→ Collected data:
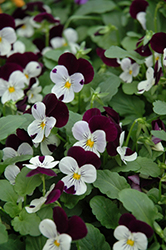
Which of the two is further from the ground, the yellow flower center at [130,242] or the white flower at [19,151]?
the white flower at [19,151]

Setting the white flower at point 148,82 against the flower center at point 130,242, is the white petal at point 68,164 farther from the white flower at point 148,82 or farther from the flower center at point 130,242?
the white flower at point 148,82

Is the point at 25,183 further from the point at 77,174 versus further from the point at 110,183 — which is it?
the point at 110,183

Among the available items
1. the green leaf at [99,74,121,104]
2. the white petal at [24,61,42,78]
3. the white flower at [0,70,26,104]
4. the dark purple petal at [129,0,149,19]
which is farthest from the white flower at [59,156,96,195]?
the dark purple petal at [129,0,149,19]

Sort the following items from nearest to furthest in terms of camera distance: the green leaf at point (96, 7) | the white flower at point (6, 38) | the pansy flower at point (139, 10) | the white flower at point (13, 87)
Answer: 1. the white flower at point (13, 87)
2. the white flower at point (6, 38)
3. the pansy flower at point (139, 10)
4. the green leaf at point (96, 7)

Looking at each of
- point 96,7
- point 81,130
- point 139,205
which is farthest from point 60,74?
point 96,7

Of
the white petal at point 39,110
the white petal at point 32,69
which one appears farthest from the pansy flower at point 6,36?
the white petal at point 39,110

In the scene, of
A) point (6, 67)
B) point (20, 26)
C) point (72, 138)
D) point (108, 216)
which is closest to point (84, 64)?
point (72, 138)
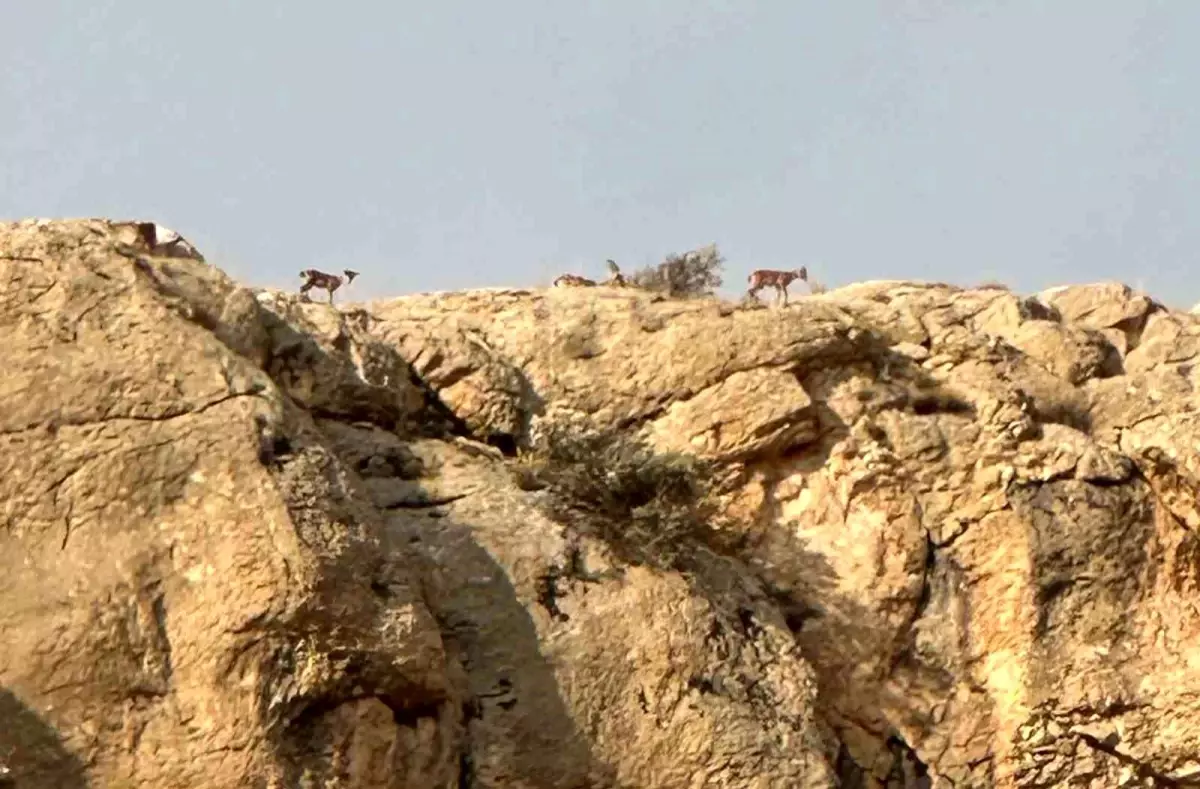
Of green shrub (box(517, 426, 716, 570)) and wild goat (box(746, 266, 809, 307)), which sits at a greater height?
wild goat (box(746, 266, 809, 307))

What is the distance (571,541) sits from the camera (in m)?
10.3

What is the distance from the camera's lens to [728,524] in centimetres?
1205

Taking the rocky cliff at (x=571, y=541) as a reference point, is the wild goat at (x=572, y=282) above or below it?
above

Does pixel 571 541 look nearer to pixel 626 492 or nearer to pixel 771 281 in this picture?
pixel 626 492

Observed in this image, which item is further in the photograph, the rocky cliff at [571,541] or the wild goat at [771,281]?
the wild goat at [771,281]

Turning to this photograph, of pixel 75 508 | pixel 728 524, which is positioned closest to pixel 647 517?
pixel 728 524

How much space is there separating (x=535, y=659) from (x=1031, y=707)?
14.4ft

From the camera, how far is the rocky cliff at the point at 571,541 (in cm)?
807

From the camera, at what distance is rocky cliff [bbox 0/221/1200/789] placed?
26.5ft

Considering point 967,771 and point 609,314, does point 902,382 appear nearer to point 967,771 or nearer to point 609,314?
point 609,314

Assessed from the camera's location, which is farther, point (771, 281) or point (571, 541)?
point (771, 281)

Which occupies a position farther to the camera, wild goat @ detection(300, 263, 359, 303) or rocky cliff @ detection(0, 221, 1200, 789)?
wild goat @ detection(300, 263, 359, 303)

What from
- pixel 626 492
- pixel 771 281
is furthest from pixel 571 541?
pixel 771 281

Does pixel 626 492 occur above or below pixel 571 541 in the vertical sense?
above
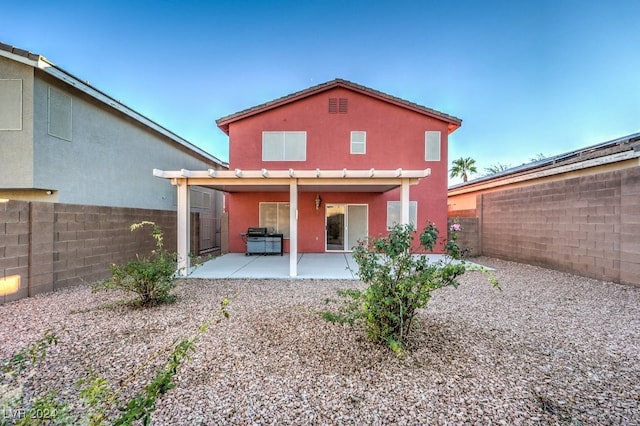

→ WRITTEN PROBLEM:
Copy every row above word for word, leaving out the pictures.

→ FULL SOLUTION:
Which of the two is further from the ground, the yellow flower center at [130,242] or the white flower at [19,151]?
the white flower at [19,151]

Setting the white flower at point 148,82 against the flower center at point 130,242, is the white petal at point 68,164 farther from the white flower at point 148,82 or farther from the flower center at point 130,242?
the white flower at point 148,82

Is the point at 25,183 further from the point at 77,174 versus further from the point at 110,183 — which is it?
the point at 110,183

Among the available items
1. the green leaf at [99,74,121,104]
2. the white petal at [24,61,42,78]
3. the white flower at [0,70,26,104]
4. the dark purple petal at [129,0,149,19]
which is farthest from the white flower at [59,156,96,195]?
the dark purple petal at [129,0,149,19]

Sort the following items from nearest to furthest in terms of camera distance: the green leaf at point (96, 7) | the white flower at point (6, 38) | the pansy flower at point (139, 10) | the white flower at point (13, 87)
Answer: 1. the white flower at point (13, 87)
2. the white flower at point (6, 38)
3. the pansy flower at point (139, 10)
4. the green leaf at point (96, 7)

Looking at each of
- point 96,7
- point 81,130
- point 139,205
which is farthest from point 60,74?
point 96,7

Of
the white petal at point 39,110
the white petal at point 32,69
which one appears farthest from the pansy flower at point 6,36?
the white petal at point 39,110

In the scene, of
A) point (6, 67)
B) point (20, 26)
C) point (72, 138)
D) point (108, 216)
which is closest to point (84, 64)?
point (72, 138)
Of green shrub (box(517, 426, 716, 570)) and wild goat (box(746, 266, 809, 307)), which sits at a greater height?
wild goat (box(746, 266, 809, 307))

What is the distance (571,541) sits from the camera (in m)?
10.3

What is the distance from the camera's lens to [728,524] in centimetres?
1205

Taking the rocky cliff at (x=571, y=541) as a reference point, is the wild goat at (x=572, y=282) above or below it?
above

Does pixel 571 541 look nearer to pixel 626 492 or nearer to pixel 771 281 in this picture?
pixel 626 492

Observed in this image, which item is further in the photograph, the rocky cliff at [571,541] or the wild goat at [771,281]?
the wild goat at [771,281]

Turning to this photograph, of pixel 75 508 | pixel 728 524, which is positioned closest to pixel 647 517?
pixel 728 524

How much space is there separating (x=535, y=659) from (x=1031, y=707)?
14.4ft

From the camera, how far is the rocky cliff at the point at 571,541 (in cm)?
807

From the camera, at what distance is rocky cliff [bbox 0/221/1200/789] placed?
26.5ft

Considering point 967,771 and point 609,314, does point 902,382 appear nearer to point 967,771 or nearer to point 609,314?
point 609,314

Assessed from the camera's location, which is farther, point (771, 281) or point (571, 541)?
point (771, 281)

Which occupies a position farther to the camera, wild goat @ detection(300, 263, 359, 303) or rocky cliff @ detection(0, 221, 1200, 789)?
wild goat @ detection(300, 263, 359, 303)

What from
- pixel 626 492
- pixel 771 281
is furthest from pixel 571 541?
pixel 771 281

Does pixel 626 492 occur above or below pixel 571 541 in the vertical sense?
above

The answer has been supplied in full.